Dr Grothey also reviewed results from SUNLIGHT, a phase III study, which examined the use of trifluridine/tipiracil (also called TAS-102) in combination with bevacizumab for third line treatment of treatment refractory, metastatic colorectal cancer. Patients in the study needed to have received two prior treatment regimens. The primary endpoint, OS showed significant improvement with the triple combination as compared with trifluridine/tipiracil alone (median OS 10.8 vs. 7.5 months; HR=0.61; P<0.001). Dr Grothey suggested that this finding was not unexpected, as bevacizumab, a therapy directed against vascular endothelial growth factor (VEGF) has previously been shown to enhance the efficacy of drugs in the same class as TAS-102 in prior studies, and he suggested SUNLIGHT results could change the current standard of care. Secondary endpoints of PFS 5.6 vs 2.4 months (HR=0.44; P<0.0001), RR, 6.3% vs. 0.9%, and disease control rate (DCR, 77 vs 47%) also favored the triple combination as compared to trifluridine/tipiracil, and a benefit of the regimen was observed in all relevant patient subgroups. Dr Grothey further suggested the results prove a benefit of continued VEGF pathway inhibition beyond progression. The key takeaways from SUNLIGHT, summarized by Dr Grothey are shown in Box 3.

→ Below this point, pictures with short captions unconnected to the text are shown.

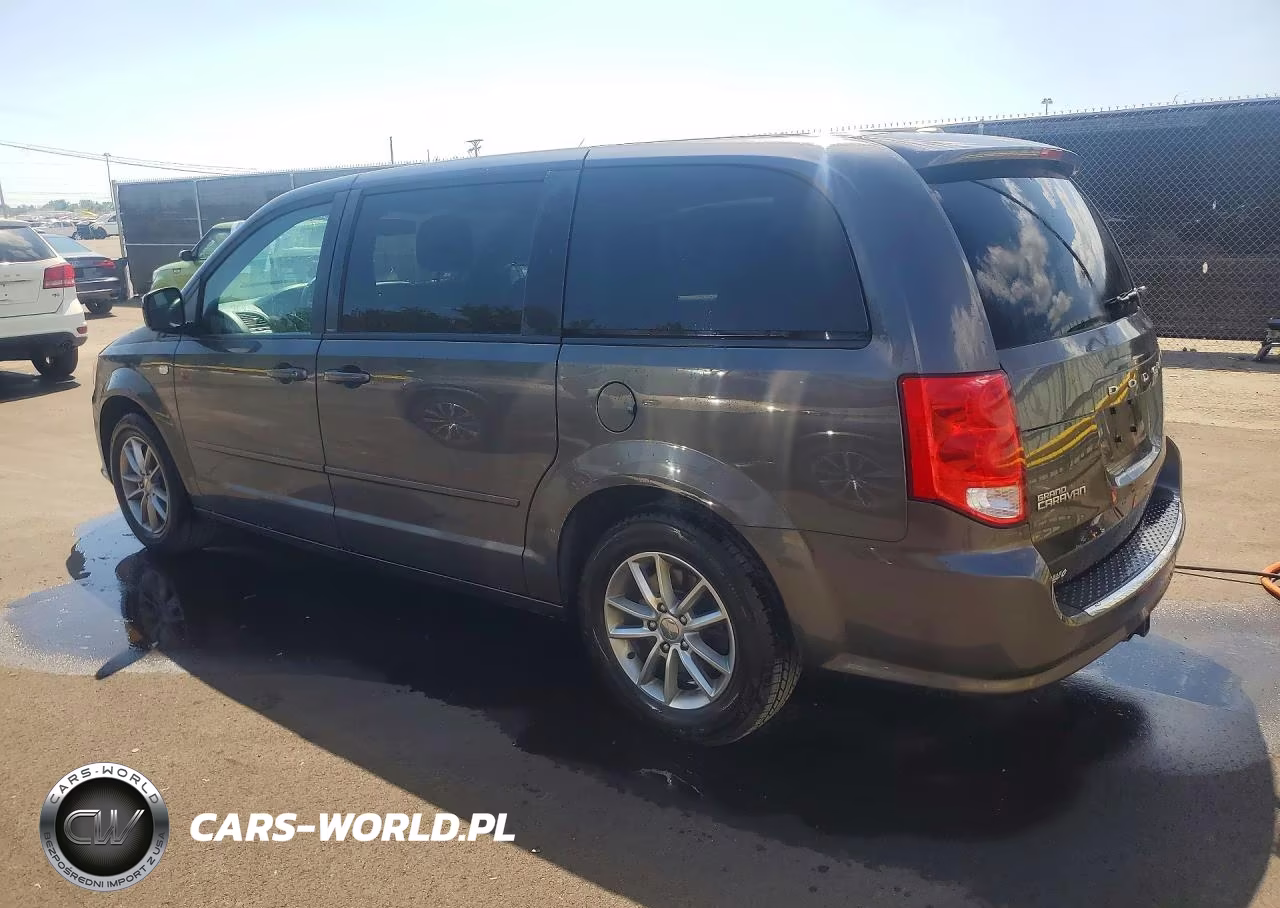 2014 Dodge Grand Caravan Se VIN:2C4RDGBG1ER233431 - 2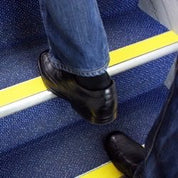 Course Grade Anti Slip Tape Rolls 18m - Slips Away - H3402N Safety-Grip Coarse - Black-25mm-1-1-1 -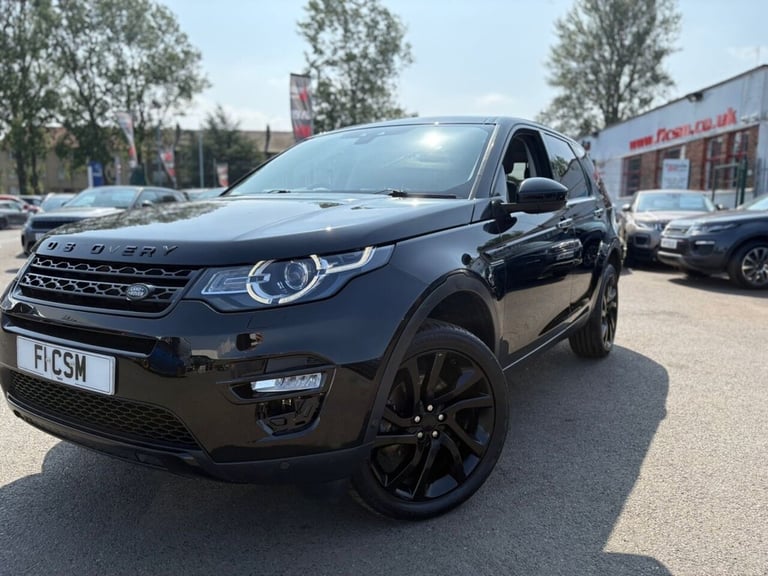 2018 Land Rover Discovery Sport 2.0 TD4 HSE Luxury SUV 5dr Diesel Auto 4WD Euro 6 (s/s) (180 ps) ...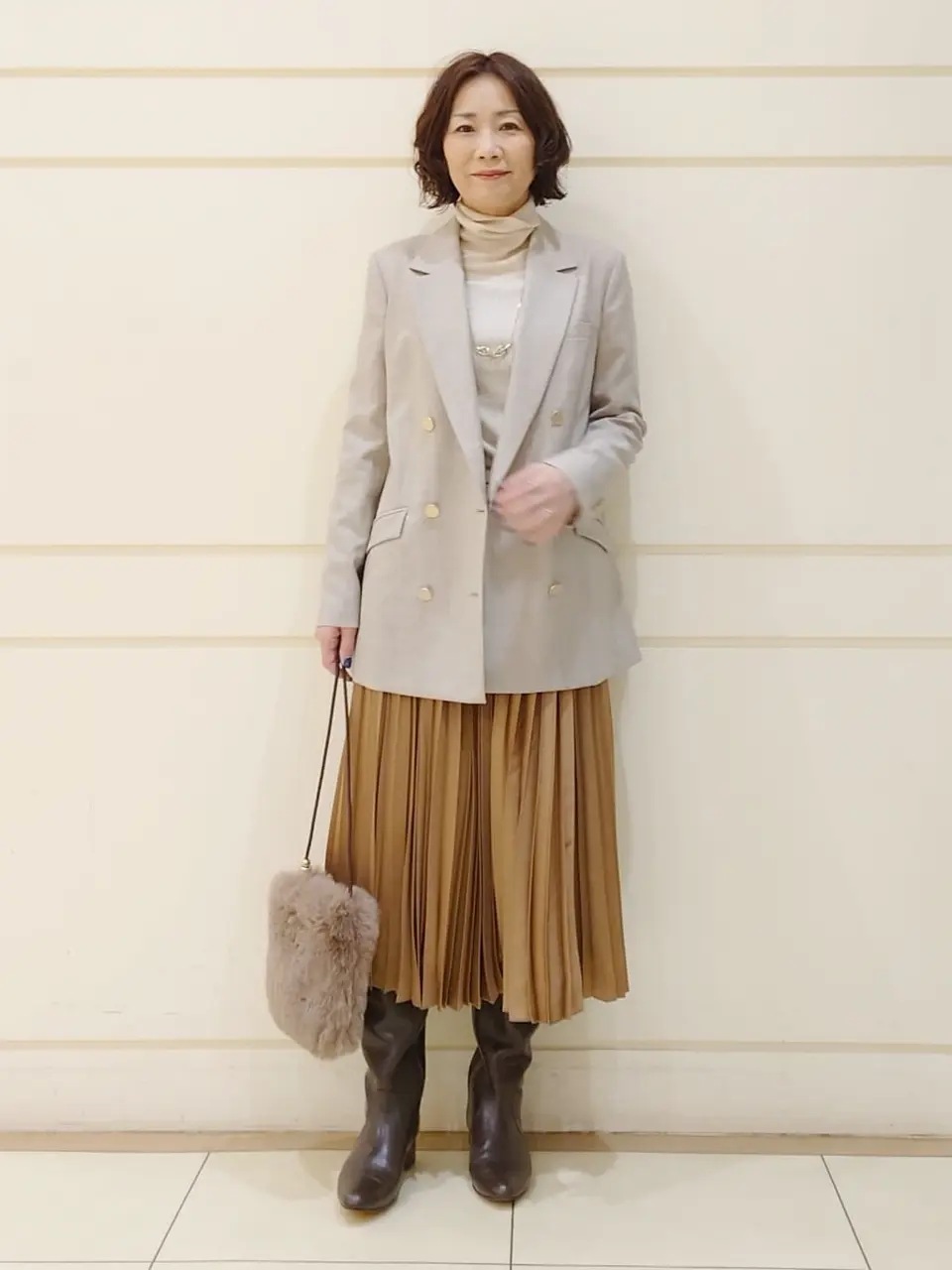 自由区 maruri コーディネート画像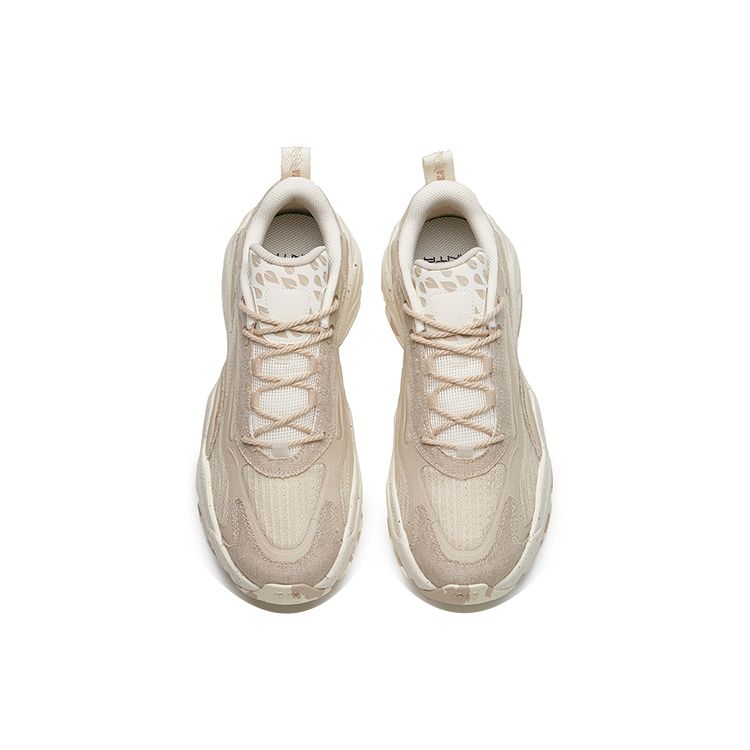 Anta Кроссовки мужские повседневные спортивные Millennium 4.0 Tea Culture Retro с низким верхом, светло-дымчато-серые 112228890-6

BOX 3. Metastatic Colorectal Cancer: SUNLIGHT

TAS-102, used in combination with the anti-VEGF therapy bevacizumab is the new standard of care for metastatic CRC.

Owing to its tolerability, this regimen should be considered over other less tolerated treatments such as regorafenib.

Results from SUNLIGHT confirm a benefit of continued VEGF inhibition beyond progression.


Speaker Disclosure Information: Dr Grothey listed no disclosures for this presentation.